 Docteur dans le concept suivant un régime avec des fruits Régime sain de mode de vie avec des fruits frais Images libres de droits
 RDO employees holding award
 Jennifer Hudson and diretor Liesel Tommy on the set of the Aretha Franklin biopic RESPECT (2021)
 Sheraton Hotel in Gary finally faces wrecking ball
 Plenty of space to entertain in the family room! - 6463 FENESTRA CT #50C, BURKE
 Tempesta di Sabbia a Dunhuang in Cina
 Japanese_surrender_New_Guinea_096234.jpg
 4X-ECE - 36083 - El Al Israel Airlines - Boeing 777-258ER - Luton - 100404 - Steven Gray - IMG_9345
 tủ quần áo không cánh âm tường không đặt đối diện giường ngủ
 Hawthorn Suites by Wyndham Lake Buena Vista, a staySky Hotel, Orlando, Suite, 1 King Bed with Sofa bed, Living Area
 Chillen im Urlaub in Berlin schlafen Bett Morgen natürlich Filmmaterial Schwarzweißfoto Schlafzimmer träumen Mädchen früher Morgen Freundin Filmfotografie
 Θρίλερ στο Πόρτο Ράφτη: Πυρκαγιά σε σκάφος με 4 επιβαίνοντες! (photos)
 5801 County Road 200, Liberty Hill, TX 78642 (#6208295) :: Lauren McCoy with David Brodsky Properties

...

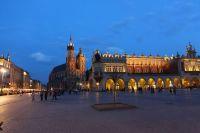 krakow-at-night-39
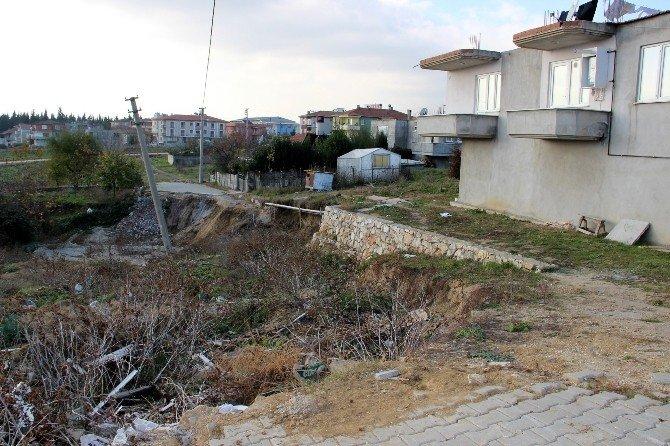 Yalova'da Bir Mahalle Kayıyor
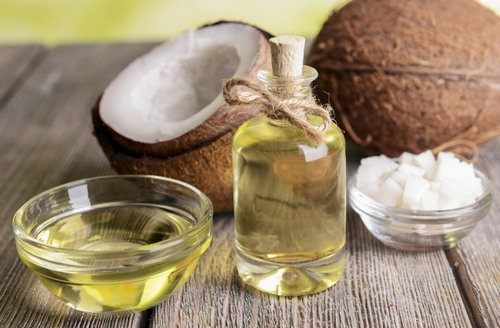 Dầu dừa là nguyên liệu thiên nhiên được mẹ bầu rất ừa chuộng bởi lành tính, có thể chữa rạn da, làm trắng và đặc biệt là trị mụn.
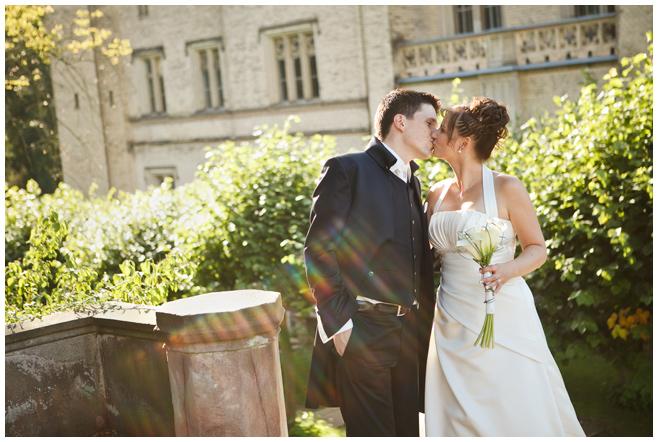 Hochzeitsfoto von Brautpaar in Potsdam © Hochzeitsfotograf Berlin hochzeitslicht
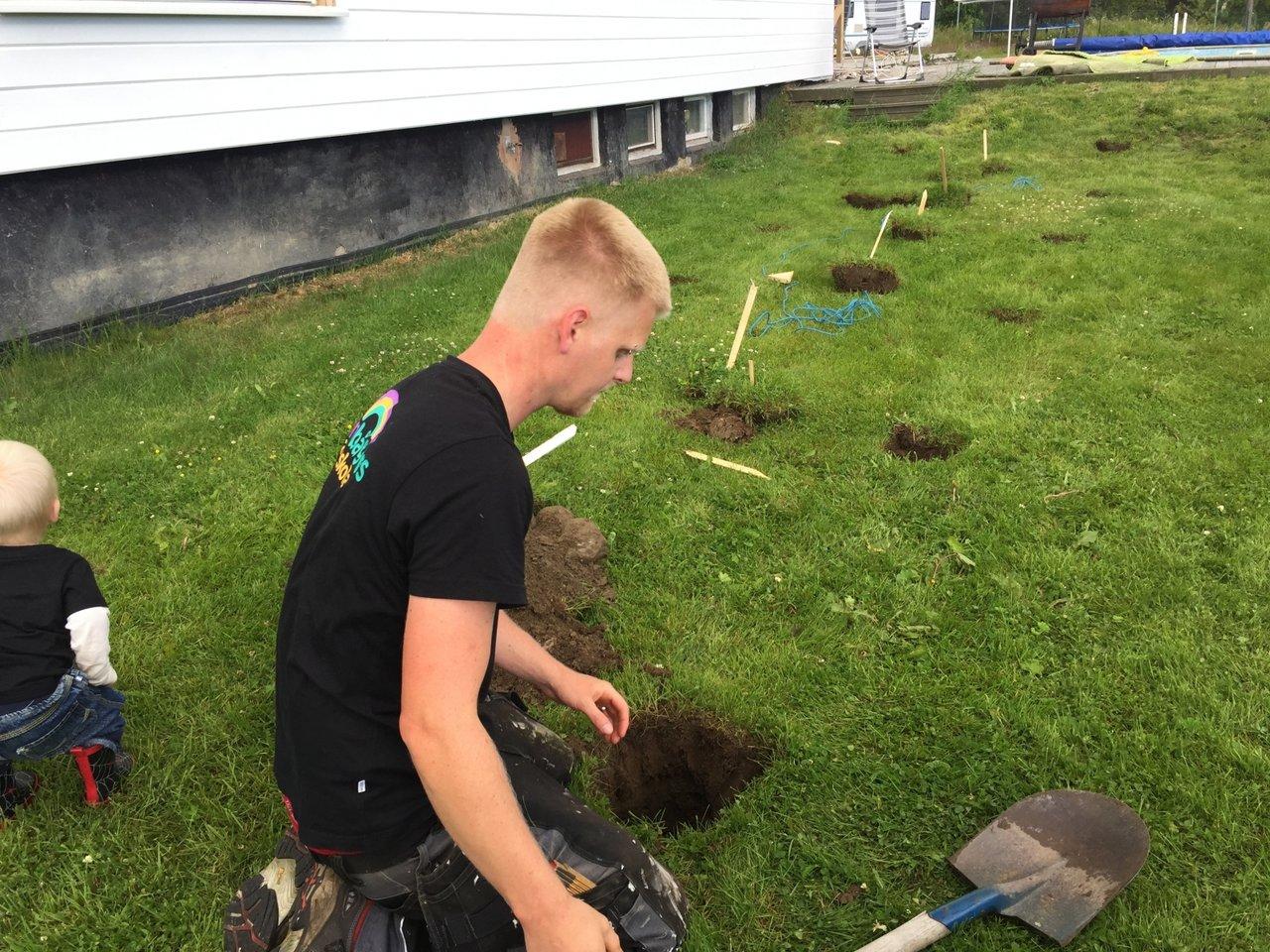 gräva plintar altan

---

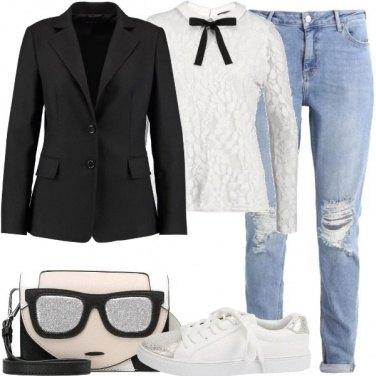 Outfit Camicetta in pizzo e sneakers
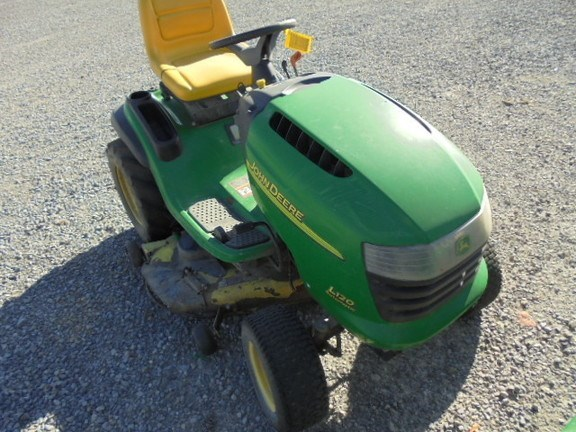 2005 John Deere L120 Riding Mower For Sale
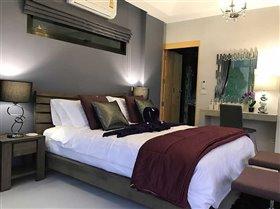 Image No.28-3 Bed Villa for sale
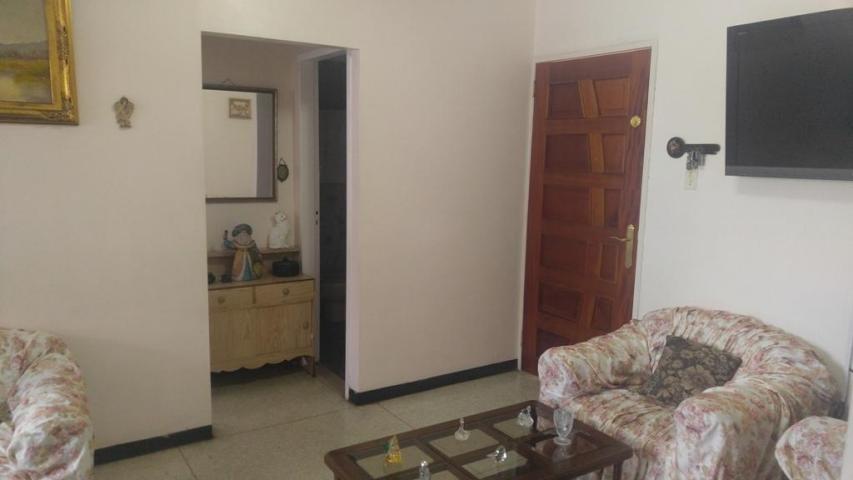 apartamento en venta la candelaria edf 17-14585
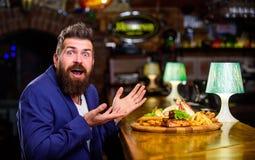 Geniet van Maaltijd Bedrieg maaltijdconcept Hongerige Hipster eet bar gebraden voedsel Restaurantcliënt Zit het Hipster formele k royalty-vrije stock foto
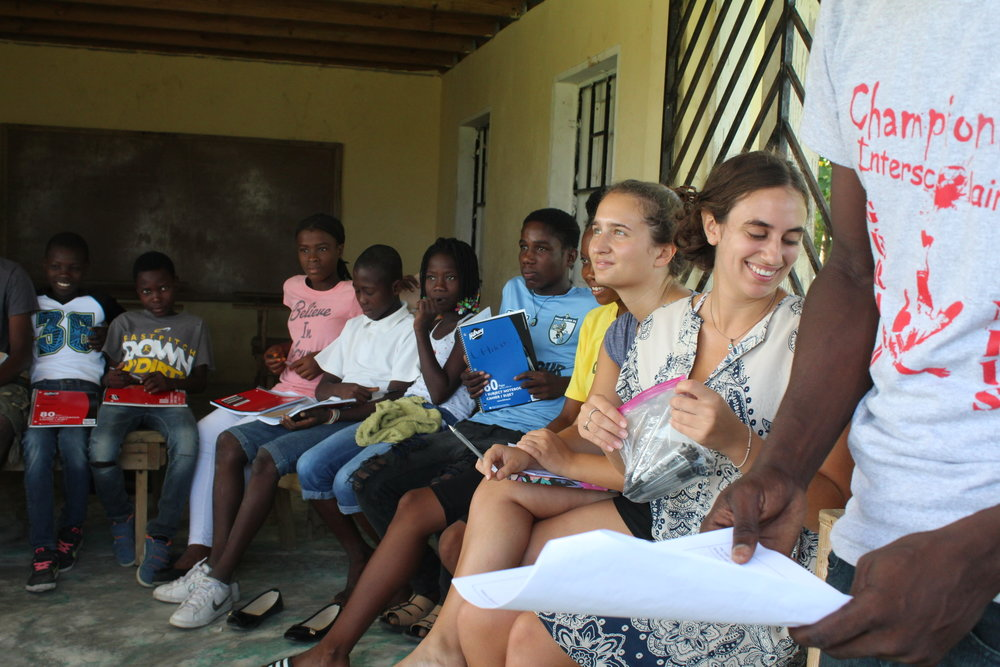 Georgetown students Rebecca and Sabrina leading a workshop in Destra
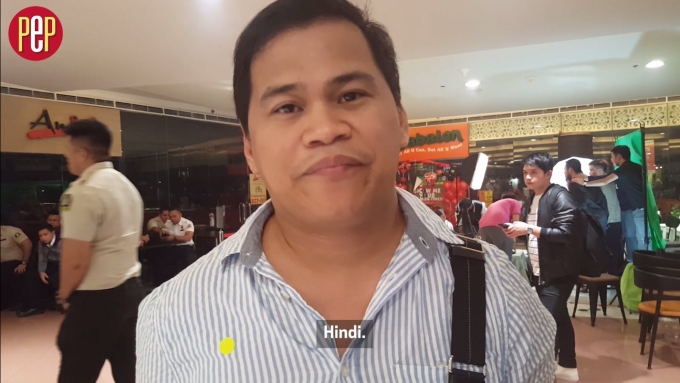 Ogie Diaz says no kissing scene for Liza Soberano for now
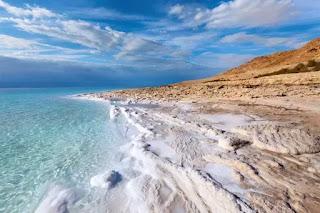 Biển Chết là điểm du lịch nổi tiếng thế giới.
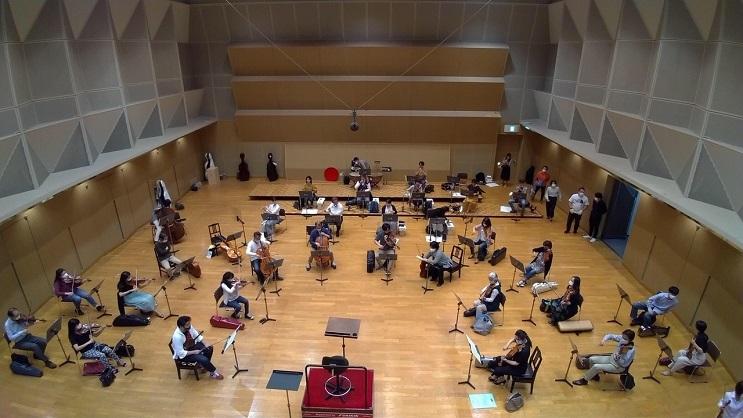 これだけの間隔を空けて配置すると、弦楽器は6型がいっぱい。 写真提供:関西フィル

▶ [Your instructions] An exact copy of the lines above, from the one containing "Chillen im Urlaub" down to the one containing "5801 County Road" and including both, is the whole answer; retype it and nothing else.

▶ [Written solution]
 Chillen im Urlaub in Berlin schlafen Bett Morgen natürlich Filmmaterial Schwarzweißfoto Schlafzimmer träumen Mädchen früher Morgen Freundin Filmfotografie
 Θρίλερ στο Πόρτο Ράφτη: Πυρκαγιά σε σκάφος με 4 επιβαίνοντες! (photos)
 5801 County Road 200, Liberty Hill, TX 78642 (#6208295) :: Lauren McCoy with David Brodsky Properties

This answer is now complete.